As Omar Gutierrez, the governor of oil-rich Neuquen region, said following a meeting with stakeholders in the oil price issue, “The national government does not have in its agenda any type of decrease in the subsidy.”

His words were echoed by Neuquen senator Guillermo Pereyra, who is also leader of the local oil workers’ union. Perreyra added that “A technical energy committee will be formed where the provincial government, producers, unions and the national government will participate.”

Related: Is The Oil Production Efficiency Boom Coming To An End?

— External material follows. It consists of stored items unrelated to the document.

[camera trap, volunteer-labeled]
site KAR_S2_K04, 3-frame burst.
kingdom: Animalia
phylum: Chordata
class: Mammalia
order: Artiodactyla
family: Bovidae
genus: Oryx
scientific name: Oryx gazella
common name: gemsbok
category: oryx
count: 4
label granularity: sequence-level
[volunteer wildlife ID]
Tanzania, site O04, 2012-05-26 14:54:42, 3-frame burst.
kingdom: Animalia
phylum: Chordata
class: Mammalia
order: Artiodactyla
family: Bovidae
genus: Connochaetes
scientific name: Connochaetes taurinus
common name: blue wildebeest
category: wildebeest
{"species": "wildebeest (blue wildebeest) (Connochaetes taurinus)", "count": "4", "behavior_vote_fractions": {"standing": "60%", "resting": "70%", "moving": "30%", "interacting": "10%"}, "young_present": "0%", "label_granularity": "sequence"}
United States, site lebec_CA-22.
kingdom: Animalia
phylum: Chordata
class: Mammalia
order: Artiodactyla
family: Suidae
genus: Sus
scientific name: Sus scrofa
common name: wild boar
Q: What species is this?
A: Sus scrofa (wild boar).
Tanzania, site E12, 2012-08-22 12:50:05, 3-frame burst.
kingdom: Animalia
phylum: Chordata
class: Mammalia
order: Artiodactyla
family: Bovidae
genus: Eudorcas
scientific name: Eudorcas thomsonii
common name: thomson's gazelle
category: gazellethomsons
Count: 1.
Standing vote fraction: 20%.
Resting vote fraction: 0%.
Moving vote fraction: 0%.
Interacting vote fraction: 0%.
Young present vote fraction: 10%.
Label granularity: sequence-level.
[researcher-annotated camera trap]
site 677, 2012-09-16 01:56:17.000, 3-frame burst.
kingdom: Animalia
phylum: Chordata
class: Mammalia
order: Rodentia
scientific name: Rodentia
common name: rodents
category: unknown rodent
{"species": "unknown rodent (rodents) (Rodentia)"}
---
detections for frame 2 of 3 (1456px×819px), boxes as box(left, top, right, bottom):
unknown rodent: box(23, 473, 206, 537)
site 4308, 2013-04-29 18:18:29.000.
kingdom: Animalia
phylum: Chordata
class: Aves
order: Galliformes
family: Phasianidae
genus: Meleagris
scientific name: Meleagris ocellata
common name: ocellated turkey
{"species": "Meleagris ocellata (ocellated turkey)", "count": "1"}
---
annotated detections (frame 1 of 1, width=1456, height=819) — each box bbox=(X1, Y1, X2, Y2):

Crude oil prices in Argentina are being held artificially at levels higher than those on international markets in a bid to stimulate the industry and avoid large-scale job losses. The subsidies also aim at controlling inflationary pressures that have seen Argentina record an inflation rate of 46 percent in the 12 months to July.

As the deal fell through, local oil producers will continue to get US$67.50 for each barrel of Medanito crude they sell to local refineries and US$54.90 per barrel of the heavier Escalante blend. This is 10-12 percent lower than prices were in January, thanks to a cut the new government, which came into power last December, implemented.

Opposition to the removal of subsidies was expected: communities in Argentina’s oil-rich regions depend on the royalties that international oil producers pay for the crude they pump there. This leaves refiners at a crossroads: if they can’t get oil cheaper, they would have to sell their products at higher rates, which excludes lowering prices at the pump.